Why This Happens in Real Systems

  • Low TDP devices are inherently slower: CPUs like the Intel N6000 prioritize power efficiency over raw performance, struggling with concurrent workloads during startup.
  • MV3 design assumptions: The spec assumes fast startup times, but thermal throttling or resource contention invalidates this on constrained hardware.
  • No backpressure mechanism: Chromium lacks adaptive timeouts or exponential backoff for SW restarts, leading to runaway loops under load.
  • Shared browser resources: Extensions compete for CPU during critical browser initialization phases, exacerbating delays.

Real-World Impact

  • All extensions fail collectively: On affected devices, multiple unrelated extensions time out simultaneously due to shared resource bottlenecks.
  • Browser instability: Users experience 10+ minute hangs or perpetually unresponsive extension behavior.
  • Resource exhaustion: The restart loop consumes CPU and memory continuously, worsening performance over time.
  • Education environment risks: Managed deployments with many extensions face systemic failures on budget hardware (e.g., Chromebooks).

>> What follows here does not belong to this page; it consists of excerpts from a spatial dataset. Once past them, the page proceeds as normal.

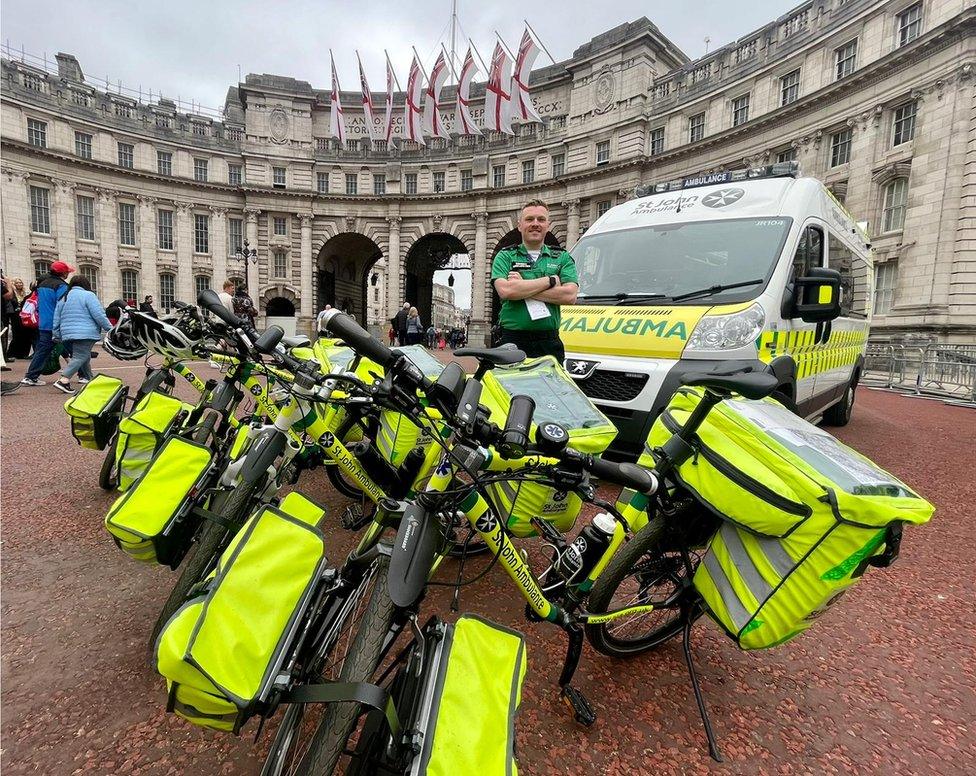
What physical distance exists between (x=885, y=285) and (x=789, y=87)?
37.3 feet

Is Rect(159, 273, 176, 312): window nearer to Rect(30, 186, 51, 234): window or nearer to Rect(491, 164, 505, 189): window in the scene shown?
Rect(30, 186, 51, 234): window

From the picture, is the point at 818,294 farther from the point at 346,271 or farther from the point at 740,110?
the point at 346,271

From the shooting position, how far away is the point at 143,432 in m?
3.20

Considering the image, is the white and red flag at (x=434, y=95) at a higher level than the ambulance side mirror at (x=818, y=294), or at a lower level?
higher

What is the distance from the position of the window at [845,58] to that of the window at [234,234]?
37.4 m

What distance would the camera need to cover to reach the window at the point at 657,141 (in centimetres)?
2939

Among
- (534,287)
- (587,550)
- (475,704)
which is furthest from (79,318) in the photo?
(475,704)

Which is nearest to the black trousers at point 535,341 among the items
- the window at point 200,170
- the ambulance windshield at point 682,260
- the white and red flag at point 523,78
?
the ambulance windshield at point 682,260

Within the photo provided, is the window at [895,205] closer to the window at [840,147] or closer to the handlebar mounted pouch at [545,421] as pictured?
the window at [840,147]

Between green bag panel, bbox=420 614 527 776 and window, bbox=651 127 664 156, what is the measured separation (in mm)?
32999

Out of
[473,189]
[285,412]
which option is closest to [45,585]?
[285,412]

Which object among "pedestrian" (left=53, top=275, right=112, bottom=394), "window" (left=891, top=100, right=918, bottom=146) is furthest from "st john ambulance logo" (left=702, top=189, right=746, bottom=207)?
"window" (left=891, top=100, right=918, bottom=146)

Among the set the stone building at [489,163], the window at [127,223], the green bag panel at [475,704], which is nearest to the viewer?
the green bag panel at [475,704]

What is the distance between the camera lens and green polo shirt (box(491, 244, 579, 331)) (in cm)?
350
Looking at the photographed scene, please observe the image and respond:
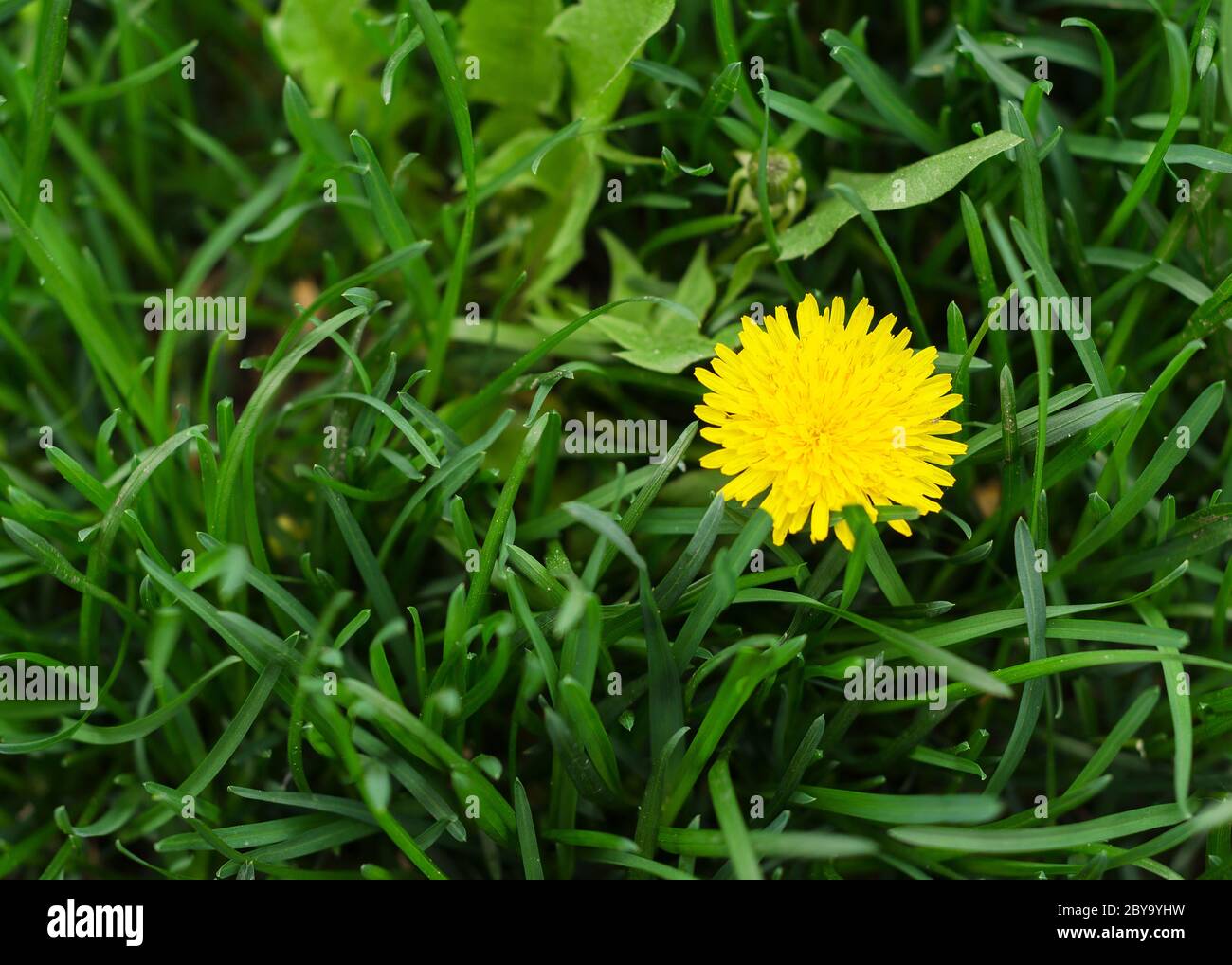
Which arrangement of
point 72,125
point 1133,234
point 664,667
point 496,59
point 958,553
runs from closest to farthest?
1. point 664,667
2. point 958,553
3. point 1133,234
4. point 496,59
5. point 72,125

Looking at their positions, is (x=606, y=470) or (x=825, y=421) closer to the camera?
(x=825, y=421)
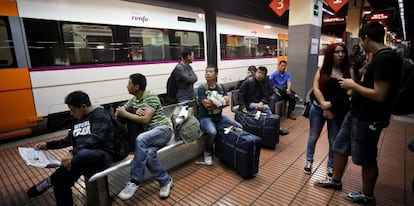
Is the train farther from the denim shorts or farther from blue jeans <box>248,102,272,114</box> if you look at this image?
the denim shorts

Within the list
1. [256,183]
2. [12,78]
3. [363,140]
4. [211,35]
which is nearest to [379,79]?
[363,140]

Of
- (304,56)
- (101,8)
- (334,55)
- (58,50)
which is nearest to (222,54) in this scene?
(304,56)

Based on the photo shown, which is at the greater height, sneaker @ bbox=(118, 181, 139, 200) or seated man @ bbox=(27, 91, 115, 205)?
seated man @ bbox=(27, 91, 115, 205)

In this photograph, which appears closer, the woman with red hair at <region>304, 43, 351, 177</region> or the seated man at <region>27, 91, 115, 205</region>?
the seated man at <region>27, 91, 115, 205</region>

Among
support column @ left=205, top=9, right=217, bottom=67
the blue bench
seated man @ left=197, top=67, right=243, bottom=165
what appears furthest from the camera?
support column @ left=205, top=9, right=217, bottom=67

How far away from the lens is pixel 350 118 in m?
2.12

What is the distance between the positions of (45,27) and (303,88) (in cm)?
529

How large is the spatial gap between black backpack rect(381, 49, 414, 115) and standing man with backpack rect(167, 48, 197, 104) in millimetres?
2278

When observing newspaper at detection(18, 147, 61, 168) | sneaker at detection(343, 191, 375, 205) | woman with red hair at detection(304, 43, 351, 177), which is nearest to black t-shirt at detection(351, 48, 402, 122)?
woman with red hair at detection(304, 43, 351, 177)

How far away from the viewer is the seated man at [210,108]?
2.92 metres

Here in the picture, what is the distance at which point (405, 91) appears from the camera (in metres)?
1.77

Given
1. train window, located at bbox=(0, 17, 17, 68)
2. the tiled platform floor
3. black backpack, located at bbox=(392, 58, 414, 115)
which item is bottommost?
the tiled platform floor

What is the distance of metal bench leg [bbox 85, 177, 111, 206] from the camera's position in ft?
6.82

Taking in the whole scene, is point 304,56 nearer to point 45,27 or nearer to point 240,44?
point 240,44
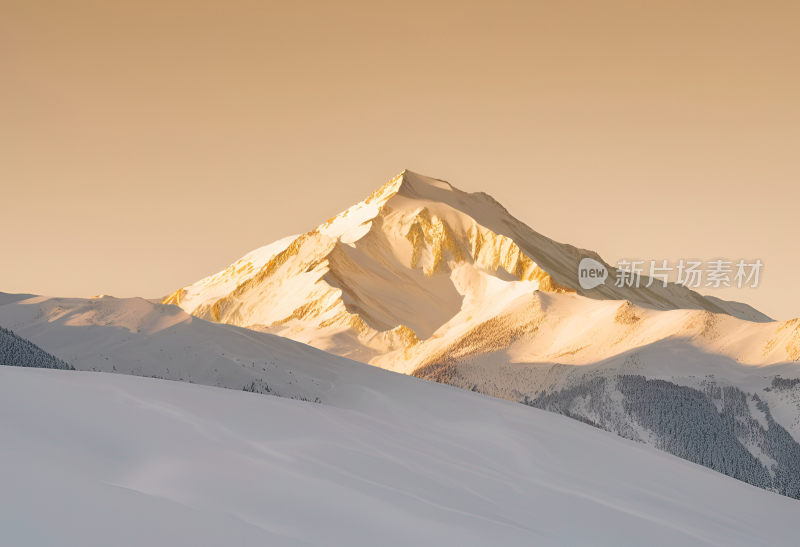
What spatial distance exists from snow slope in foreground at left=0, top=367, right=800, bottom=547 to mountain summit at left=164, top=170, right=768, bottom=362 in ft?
252

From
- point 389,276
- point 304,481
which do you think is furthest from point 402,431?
point 389,276

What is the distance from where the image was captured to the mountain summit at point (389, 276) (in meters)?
102

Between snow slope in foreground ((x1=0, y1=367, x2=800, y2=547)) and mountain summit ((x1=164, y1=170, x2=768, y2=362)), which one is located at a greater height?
mountain summit ((x1=164, y1=170, x2=768, y2=362))

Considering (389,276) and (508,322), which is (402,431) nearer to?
(508,322)

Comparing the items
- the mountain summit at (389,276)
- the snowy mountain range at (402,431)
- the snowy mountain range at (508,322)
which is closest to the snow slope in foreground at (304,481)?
the snowy mountain range at (402,431)

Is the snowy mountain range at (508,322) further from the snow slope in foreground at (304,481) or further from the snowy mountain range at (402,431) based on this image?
the snow slope in foreground at (304,481)

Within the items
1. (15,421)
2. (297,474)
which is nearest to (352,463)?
(297,474)

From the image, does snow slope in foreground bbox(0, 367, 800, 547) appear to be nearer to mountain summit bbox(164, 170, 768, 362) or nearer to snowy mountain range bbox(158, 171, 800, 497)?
snowy mountain range bbox(158, 171, 800, 497)

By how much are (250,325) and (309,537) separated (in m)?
98.7

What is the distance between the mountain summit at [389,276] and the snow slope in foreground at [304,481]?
76731 mm

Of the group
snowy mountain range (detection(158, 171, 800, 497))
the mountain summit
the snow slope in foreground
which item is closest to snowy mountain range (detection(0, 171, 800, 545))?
the snow slope in foreground

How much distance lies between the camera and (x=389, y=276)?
115 metres

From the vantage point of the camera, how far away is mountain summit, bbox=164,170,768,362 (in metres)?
102

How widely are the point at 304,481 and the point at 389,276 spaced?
10660 centimetres
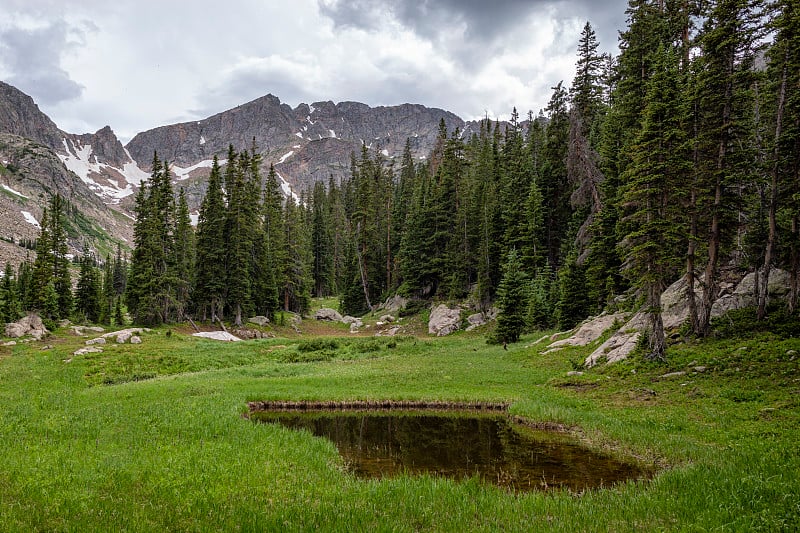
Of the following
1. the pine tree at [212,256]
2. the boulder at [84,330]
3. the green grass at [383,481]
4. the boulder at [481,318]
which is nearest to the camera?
the green grass at [383,481]

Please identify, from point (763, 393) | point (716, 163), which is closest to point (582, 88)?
point (716, 163)

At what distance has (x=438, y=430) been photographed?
16484 mm

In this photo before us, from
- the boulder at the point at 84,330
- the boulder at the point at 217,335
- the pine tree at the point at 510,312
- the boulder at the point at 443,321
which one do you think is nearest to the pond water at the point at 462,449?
the pine tree at the point at 510,312

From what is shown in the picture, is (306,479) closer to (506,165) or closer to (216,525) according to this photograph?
(216,525)

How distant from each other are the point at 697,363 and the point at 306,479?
17800 millimetres

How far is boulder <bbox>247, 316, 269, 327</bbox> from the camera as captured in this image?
56.1m

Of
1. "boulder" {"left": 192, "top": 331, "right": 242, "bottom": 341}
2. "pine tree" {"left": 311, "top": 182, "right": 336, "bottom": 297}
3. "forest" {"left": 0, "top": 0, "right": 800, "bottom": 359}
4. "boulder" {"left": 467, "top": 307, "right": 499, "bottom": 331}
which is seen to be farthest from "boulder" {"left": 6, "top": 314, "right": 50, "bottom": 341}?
"pine tree" {"left": 311, "top": 182, "right": 336, "bottom": 297}

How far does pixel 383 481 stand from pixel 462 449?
197 inches

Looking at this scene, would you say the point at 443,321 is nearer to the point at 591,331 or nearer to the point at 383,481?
the point at 591,331

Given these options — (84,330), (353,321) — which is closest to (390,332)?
(353,321)

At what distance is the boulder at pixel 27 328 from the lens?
39281 mm

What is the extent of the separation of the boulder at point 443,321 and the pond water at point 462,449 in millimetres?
32048

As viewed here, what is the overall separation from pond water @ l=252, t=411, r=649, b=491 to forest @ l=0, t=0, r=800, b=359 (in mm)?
10255

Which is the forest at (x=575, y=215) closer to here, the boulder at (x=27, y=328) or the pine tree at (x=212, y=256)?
the pine tree at (x=212, y=256)
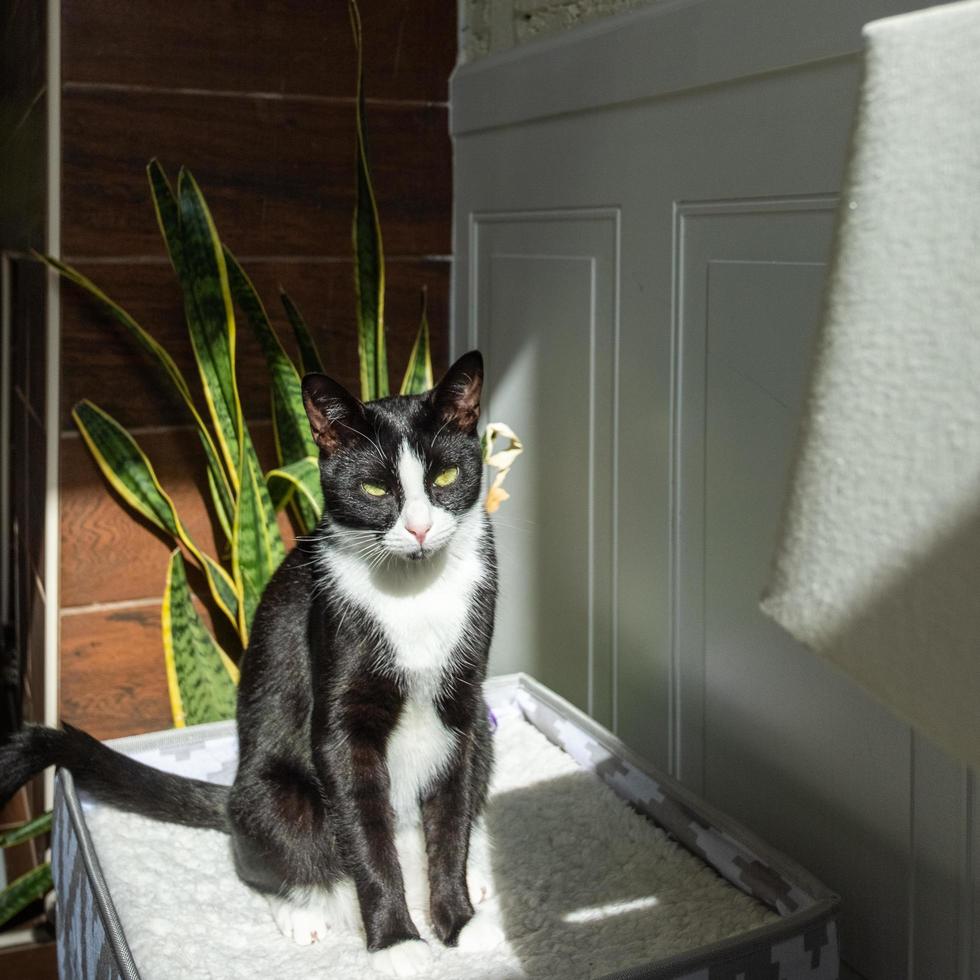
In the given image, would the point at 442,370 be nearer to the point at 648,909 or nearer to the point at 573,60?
the point at 573,60

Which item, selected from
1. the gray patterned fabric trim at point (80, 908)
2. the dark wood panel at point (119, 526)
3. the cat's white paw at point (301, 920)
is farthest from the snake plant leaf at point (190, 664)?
the cat's white paw at point (301, 920)

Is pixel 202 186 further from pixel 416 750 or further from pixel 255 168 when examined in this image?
pixel 416 750

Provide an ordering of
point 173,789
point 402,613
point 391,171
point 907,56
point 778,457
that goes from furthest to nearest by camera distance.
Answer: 1. point 391,171
2. point 173,789
3. point 778,457
4. point 402,613
5. point 907,56

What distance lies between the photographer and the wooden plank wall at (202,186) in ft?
5.44

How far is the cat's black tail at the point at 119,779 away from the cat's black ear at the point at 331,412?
1.51 ft

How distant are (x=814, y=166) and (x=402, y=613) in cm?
59

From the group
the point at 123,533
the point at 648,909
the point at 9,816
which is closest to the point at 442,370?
the point at 123,533

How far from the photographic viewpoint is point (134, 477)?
1667 millimetres

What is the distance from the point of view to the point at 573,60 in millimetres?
1516

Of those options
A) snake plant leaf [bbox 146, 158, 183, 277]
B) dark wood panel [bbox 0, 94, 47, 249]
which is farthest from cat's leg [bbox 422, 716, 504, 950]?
dark wood panel [bbox 0, 94, 47, 249]

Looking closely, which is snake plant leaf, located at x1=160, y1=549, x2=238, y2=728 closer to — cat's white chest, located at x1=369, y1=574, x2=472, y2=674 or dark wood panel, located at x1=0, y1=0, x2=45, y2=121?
cat's white chest, located at x1=369, y1=574, x2=472, y2=674

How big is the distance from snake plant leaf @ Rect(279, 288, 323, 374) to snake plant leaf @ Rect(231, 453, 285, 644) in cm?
17

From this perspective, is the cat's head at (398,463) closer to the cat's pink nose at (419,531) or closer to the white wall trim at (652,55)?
the cat's pink nose at (419,531)

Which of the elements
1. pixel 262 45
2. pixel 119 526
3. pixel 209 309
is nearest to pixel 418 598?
pixel 209 309
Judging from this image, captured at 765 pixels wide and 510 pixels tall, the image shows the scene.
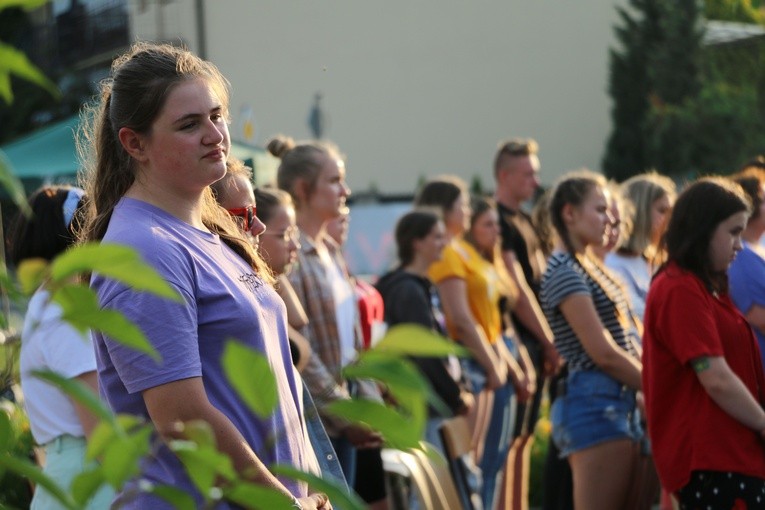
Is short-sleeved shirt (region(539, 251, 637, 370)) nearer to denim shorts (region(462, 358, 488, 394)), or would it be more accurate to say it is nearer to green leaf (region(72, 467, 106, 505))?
denim shorts (region(462, 358, 488, 394))

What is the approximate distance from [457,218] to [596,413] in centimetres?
202

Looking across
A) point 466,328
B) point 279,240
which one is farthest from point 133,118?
point 466,328

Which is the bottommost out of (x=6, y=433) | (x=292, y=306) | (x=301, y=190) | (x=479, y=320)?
(x=479, y=320)

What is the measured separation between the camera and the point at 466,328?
20.9 feet

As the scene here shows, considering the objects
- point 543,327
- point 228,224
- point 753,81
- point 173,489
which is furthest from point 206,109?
point 753,81

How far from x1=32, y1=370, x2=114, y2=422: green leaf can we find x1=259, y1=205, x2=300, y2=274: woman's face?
120 inches

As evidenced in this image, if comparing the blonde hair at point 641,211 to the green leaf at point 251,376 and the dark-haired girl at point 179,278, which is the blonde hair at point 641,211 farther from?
the green leaf at point 251,376

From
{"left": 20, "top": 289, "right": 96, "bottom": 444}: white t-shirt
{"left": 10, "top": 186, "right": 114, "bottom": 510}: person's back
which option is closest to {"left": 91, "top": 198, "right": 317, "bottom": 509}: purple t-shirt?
{"left": 10, "top": 186, "right": 114, "bottom": 510}: person's back

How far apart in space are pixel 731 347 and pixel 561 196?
1.47m

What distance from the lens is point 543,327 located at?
7.27 metres

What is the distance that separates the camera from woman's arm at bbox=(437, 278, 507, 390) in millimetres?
6352

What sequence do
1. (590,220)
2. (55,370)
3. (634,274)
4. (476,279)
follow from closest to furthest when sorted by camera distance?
(55,370), (590,220), (634,274), (476,279)

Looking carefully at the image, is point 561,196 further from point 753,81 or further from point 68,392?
point 753,81

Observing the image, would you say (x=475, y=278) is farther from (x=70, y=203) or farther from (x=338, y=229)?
(x=70, y=203)
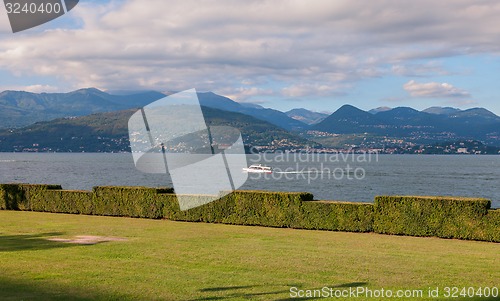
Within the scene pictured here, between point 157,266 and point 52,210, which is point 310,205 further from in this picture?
point 52,210

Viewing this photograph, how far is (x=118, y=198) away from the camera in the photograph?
28.3m

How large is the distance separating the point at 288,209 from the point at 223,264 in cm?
1030

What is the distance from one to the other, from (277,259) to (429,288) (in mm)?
4523

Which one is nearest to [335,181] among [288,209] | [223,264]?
[288,209]

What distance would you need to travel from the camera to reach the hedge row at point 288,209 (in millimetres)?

How Senior Engineers Fix It

  • Optimize extension startup: Minimize blocking operations and defer non-critical logic to post-initialization.
  • Advocate for Chromium improvements:
    • Propose adaptive timeouts based on actual SW execution time rather than wall-clock.
    • Suggest exponential backoff for restart loops to prevent cascading failures.
  • Graceful degradation: Implement fallback logic for critical features if SW startup fails (e.g., default settings).
  • Resource-aware design: Use APIs like chrome.idle or hardware detection to adjust extension behavior on constrained devices.

Why Juniors Miss It

  • Ignoring timeout constraints: Overlooking that 60s is tight for complex extensions on underpowered hardware.
  • Misunderstanding restart triggers: Assuming restarts are optional; webRequestBlocking enforces mandatory restarts.
  • Testing on high-end hardware: Missing edge-case failures in development-only on fast machines.
  • Ignoring main thread saturation: Failing to profile or trace the browser startup process to identify shared resource contention.
  • Lack of backoff awareness: Not realizing Chromium’s restart logic lacks delays, turning transient delays into permanent loops.